## Exercise directions
Begin with the first line below and retype each line exactly through the line containing "Patronato no pudo". Any pictures are to be left out.

## Data under study
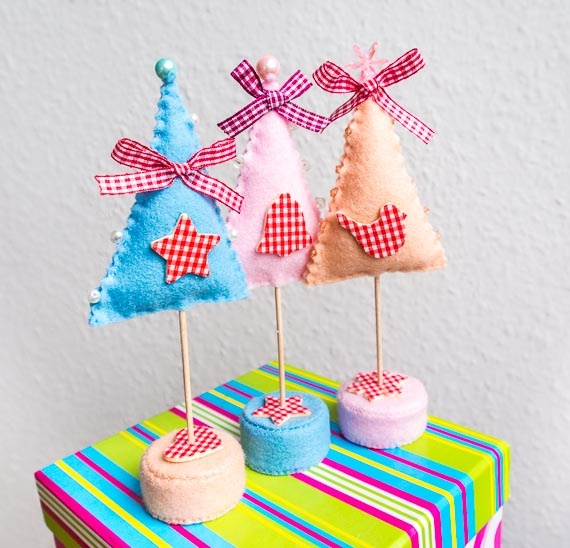 Enchanted Forest - Christmas Decorationas - Pastel Trees www.HandmadeTherapy.breslo.ro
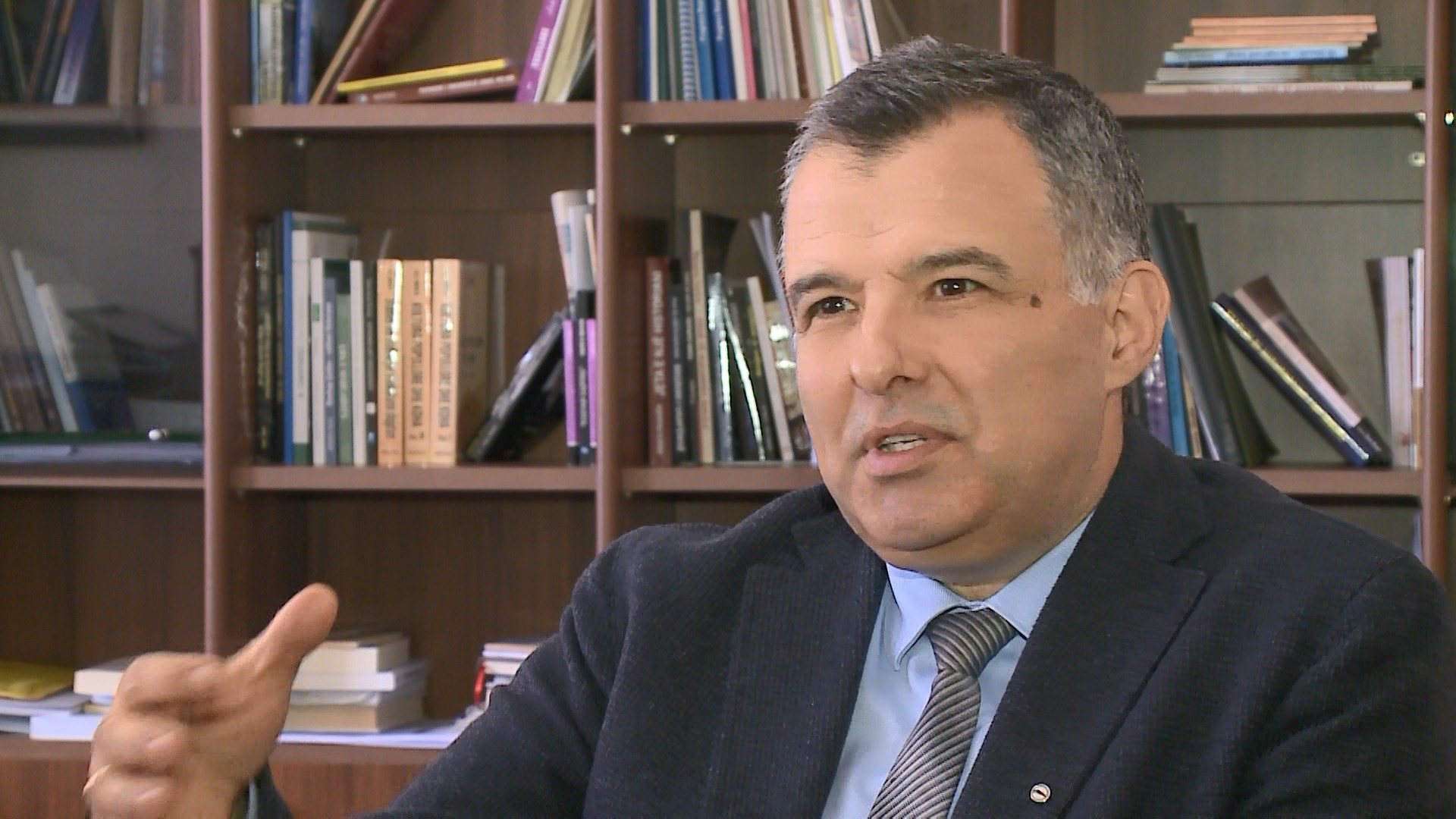 """Vaso Tole boton pas 30 vitesh në një libër """"Romancat shqiptare"""""""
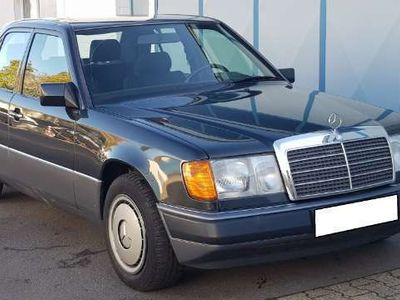 używany Mercedes 220 Automatik ZV W124 E Klasse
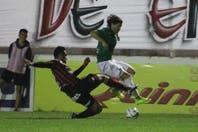 Patronato no pudo con Ferro y Atlético Tucumán redujo la diferencia
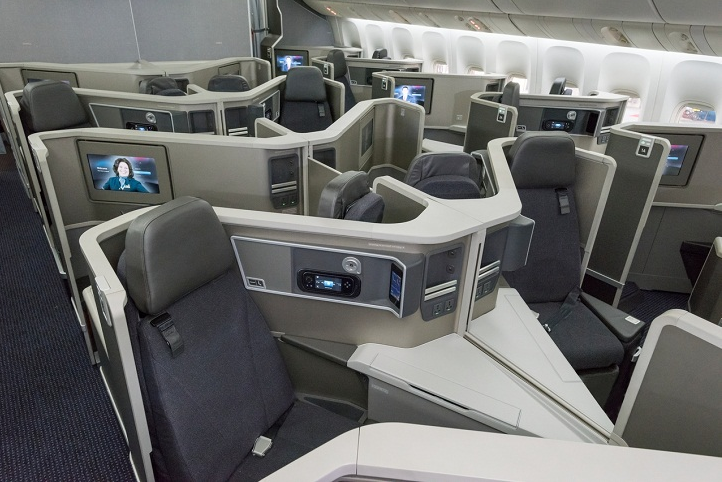 American Airlines, Oneworld, Reverse herringbone business class, Schiphol, Dallas, Boeing 777-200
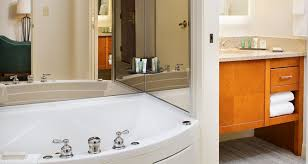 Hotels With Bathtubs The Hilton Atlanta Perimeter Suites Hotel
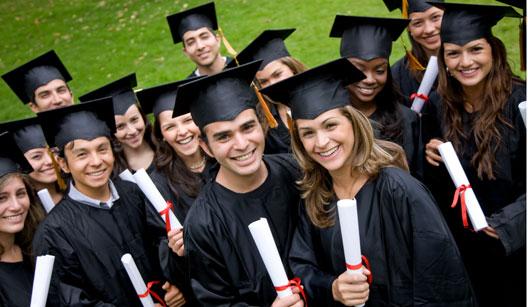 Formandos com beca e diploma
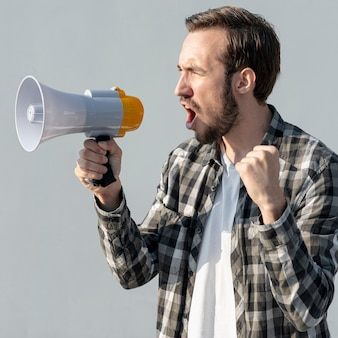 Manifestante com megafone gritando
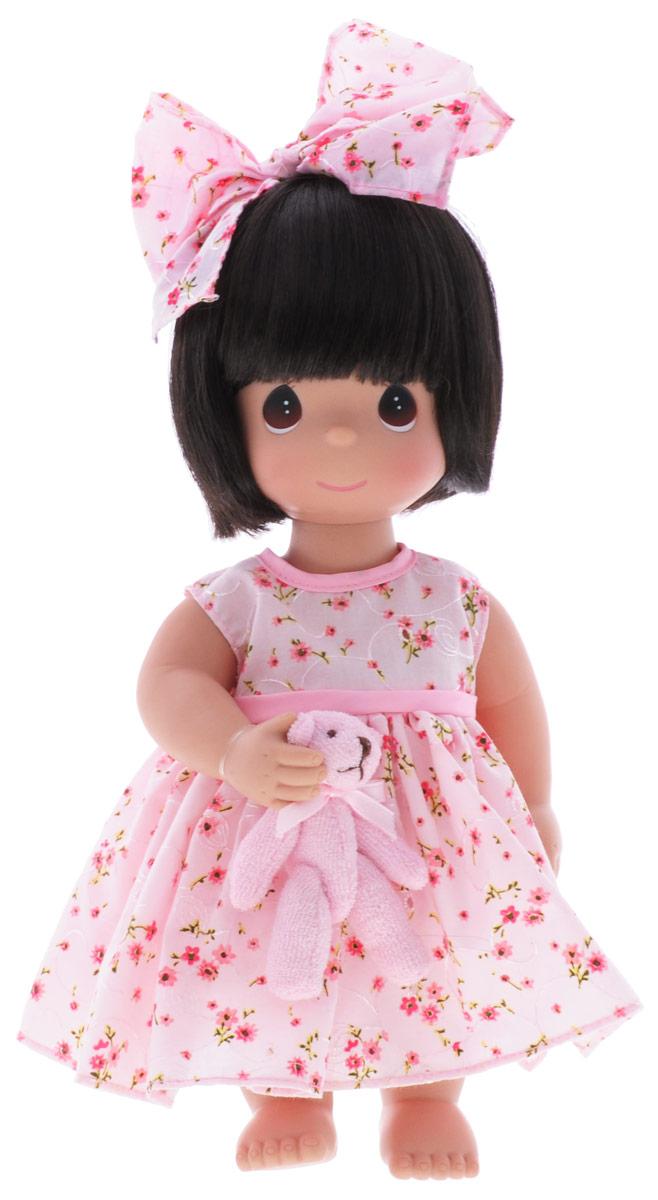Precious Moments Кукла Босоногая брюнетка4671Коллекция кукол Precious Moments ростом выше 30 см насчитывает на сегодняшний день более 600 видов. Куклы изготавливаются из качественного, безопасного материала и имеют пять базовых точек артикуляции. Каждый год в коллекцию добавляются все новые и новые модели. Каждая кукла имеет свой неповторимый образ и характер. Она может быть подарком на память о каком-либо событии в жизни. Куклы выполнены с любовью и нежностью, которую дарит нам известная волшебница - создатель кукол Линда Рик! Кукла Босоногая одета в розовое платье, украшенное цветочным принтом. Под платьем - розовые панталоны. Вся одежда у куклы съемная. Темные волосы куклы украшены розовым бантиком. У девочки большие карие глаза. В руках кукла держит плюшевого медвежонка. Игра с куклой разовьет в вашей малышке чувство ответственности и заботы. Порадуйте свою принцессу таким великолепным подарком!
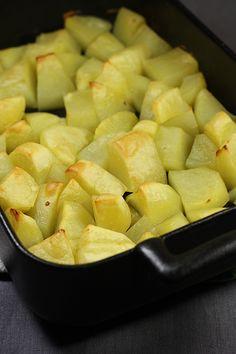 Pommes de terre crousti-moelleuses au four (cuisson avec du bouillon) Potato Recipes, Vegetable Recipes, Vegetarian Recipes, Healthy Recipes, Cuisine Diverse, Couscous Recipes, Baked Roast, Crispy Potatoes, Pasta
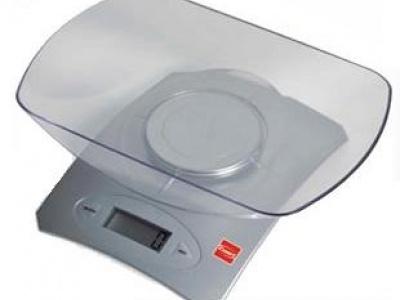 Balanza digital de cocina. Cuori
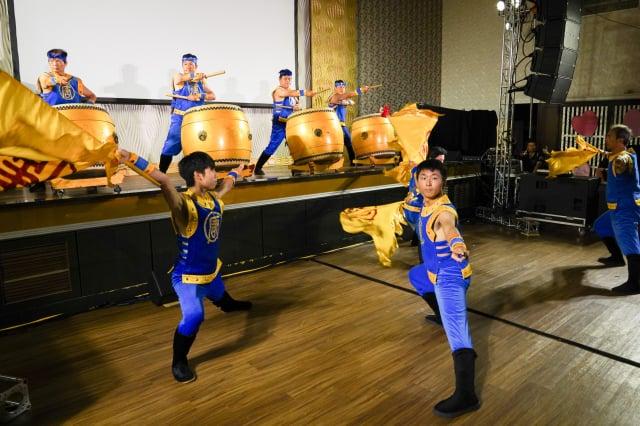 屏東富而有德餐會,由新唐人旗鼓隊氣勢磅礡的演出,為活動揭開序幕。(記者羅瑞勳/攝影)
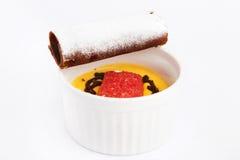Copo da sobremesa inglese de Zuppa com biscoito do cacau imagens de stock royalty free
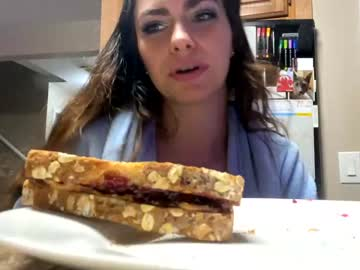 https://roomimg.stream.highwebmedia.com/ri/chroniclove.jpg?1590720360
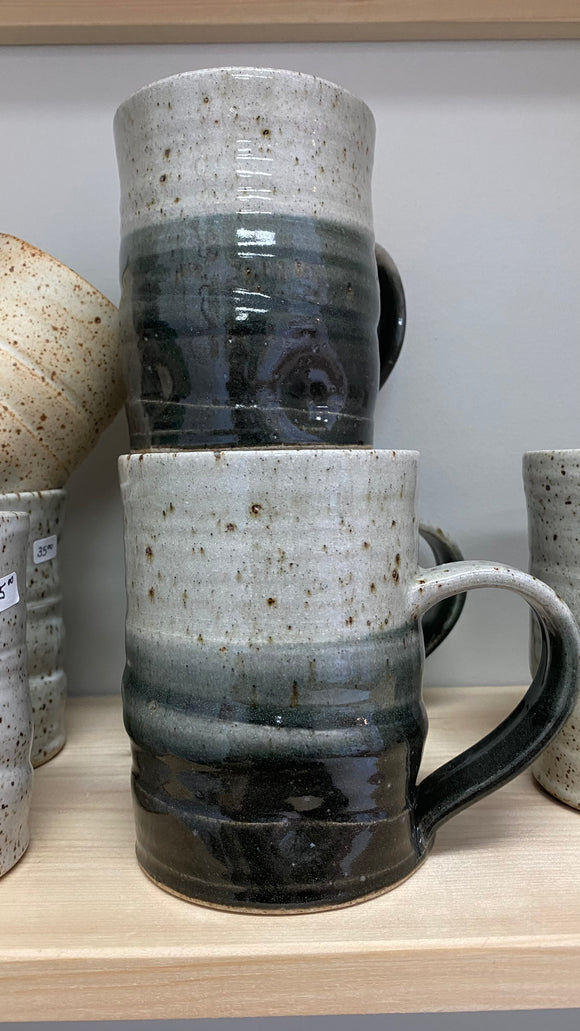 XL Pottery Mug Black/Grey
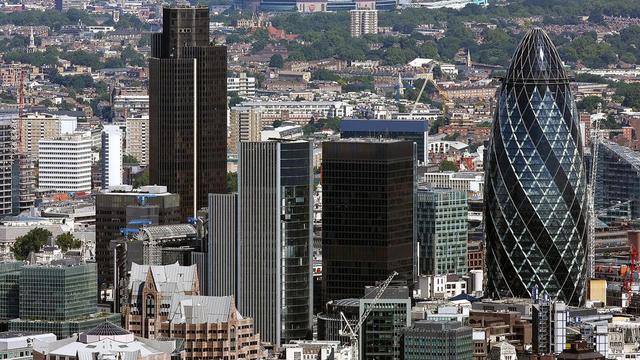 Les gratte-ciel fleurissent à Londres, et depuis peu dans sa banlieue.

## Exercise solution
 Enchanted Forest - Christmas Decorationas - Pastel Trees www.HandmadeTherapy.breslo.ro
 """Vaso Tole boton pas 30 vitesh në një libër """"Romancat shqiptare"""""""
 używany Mercedes 220 Automatik ZV W124 E Klasse
 Patronato no pudo con Ferro y Atlético Tucumán redujo la diferencia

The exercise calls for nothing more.